• **What you should do**: Return every item below verbatim, with each line left unchanged.

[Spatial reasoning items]

[Start]

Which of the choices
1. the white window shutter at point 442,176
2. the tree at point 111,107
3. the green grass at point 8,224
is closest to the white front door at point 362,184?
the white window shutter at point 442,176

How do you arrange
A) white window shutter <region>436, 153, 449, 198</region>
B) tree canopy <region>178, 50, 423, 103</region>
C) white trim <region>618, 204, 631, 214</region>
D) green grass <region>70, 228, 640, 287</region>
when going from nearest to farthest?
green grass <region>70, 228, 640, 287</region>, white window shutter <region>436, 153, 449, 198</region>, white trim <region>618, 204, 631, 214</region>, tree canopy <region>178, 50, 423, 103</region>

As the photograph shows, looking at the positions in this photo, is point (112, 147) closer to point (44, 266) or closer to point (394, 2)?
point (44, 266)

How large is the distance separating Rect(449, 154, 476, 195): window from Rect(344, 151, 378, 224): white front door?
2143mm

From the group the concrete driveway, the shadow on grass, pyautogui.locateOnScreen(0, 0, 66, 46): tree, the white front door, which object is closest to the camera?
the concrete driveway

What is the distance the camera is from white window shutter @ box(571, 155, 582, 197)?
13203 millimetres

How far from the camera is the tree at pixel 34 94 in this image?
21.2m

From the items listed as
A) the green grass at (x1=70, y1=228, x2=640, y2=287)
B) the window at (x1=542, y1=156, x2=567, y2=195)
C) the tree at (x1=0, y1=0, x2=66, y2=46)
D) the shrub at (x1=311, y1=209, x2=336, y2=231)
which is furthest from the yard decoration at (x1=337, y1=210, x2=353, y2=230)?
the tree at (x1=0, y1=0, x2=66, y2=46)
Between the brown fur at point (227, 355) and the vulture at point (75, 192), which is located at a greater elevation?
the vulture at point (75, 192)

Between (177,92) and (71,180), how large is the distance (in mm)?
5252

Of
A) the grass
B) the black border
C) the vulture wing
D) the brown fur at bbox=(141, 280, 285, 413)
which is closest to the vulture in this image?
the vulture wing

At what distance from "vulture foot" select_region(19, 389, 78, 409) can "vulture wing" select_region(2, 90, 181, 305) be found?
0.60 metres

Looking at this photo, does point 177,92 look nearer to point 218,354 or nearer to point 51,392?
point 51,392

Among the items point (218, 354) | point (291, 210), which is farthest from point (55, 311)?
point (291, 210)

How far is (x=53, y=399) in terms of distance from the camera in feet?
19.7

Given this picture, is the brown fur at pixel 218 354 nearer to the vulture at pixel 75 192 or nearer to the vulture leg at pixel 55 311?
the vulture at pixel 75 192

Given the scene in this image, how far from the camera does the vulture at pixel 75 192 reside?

[End]

• **Completed task**:
Which of the choices
1. the white window shutter at point 442,176
2. the tree at point 111,107
3. the green grass at point 8,224
is closest to the white front door at point 362,184?
the white window shutter at point 442,176

How do you arrange
A) white window shutter <region>436, 153, 449, 198</region>
B) tree canopy <region>178, 50, 423, 103</region>
C) white trim <region>618, 204, 631, 214</region>
D) green grass <region>70, 228, 640, 287</region>
when going from nearest to farthest?
green grass <region>70, 228, 640, 287</region>, white window shutter <region>436, 153, 449, 198</region>, white trim <region>618, 204, 631, 214</region>, tree canopy <region>178, 50, 423, 103</region>

As the photograph shows, looking at the positions in this photo, is point (112, 147) closer to point (44, 266) or closer to point (394, 2)?
point (44, 266)

How large is the distance separating Rect(449, 154, 476, 195): window from Rect(344, 151, 378, 224): white front door?
2143mm

From the group the concrete driveway, the shadow on grass, pyautogui.locateOnScreen(0, 0, 66, 46): tree, the white front door, which object is closest to the camera?
the concrete driveway

What is the distance the camera is from white window shutter @ box(571, 155, 582, 197)?
13203 millimetres

How far from the camera is the tree at pixel 34 94 in this image?
21.2m

From the items listed as
A) the green grass at (x1=70, y1=228, x2=640, y2=287)
B) the window at (x1=542, y1=156, x2=567, y2=195)
C) the tree at (x1=0, y1=0, x2=66, y2=46)
D) the shrub at (x1=311, y1=209, x2=336, y2=231)
which is furthest from the yard decoration at (x1=337, y1=210, x2=353, y2=230)?
the tree at (x1=0, y1=0, x2=66, y2=46)
Between the brown fur at point (227, 355) and the vulture at point (75, 192), which is located at a greater elevation?
the vulture at point (75, 192)

Between (177,92) and (71,180), how large is the distance (in mm)?
5252

Of
A) the grass
B) the black border
C) the vulture wing
D) the brown fur at bbox=(141, 280, 285, 413)
which is closest to the vulture in this image?
the vulture wing

At what distance from "vulture foot" select_region(19, 389, 78, 409) can "vulture wing" select_region(2, 90, 181, 305) be found?
0.60 metres

Looking at this photo, does point 177,92 look nearer to point 218,354 or nearer to point 51,392?
point 51,392

Among the items point (218, 354) | point (291, 210), which is farthest from point (55, 311)?
point (291, 210)

How far is (x=53, y=399) in terms of distance from the camera in feet?
19.7

Given this picture, is the brown fur at pixel 218 354 nearer to the vulture at pixel 75 192 or nearer to the vulture leg at pixel 55 311?
the vulture at pixel 75 192

Given the scene in this image, how far from the camera does the vulture at pixel 75 192 reside?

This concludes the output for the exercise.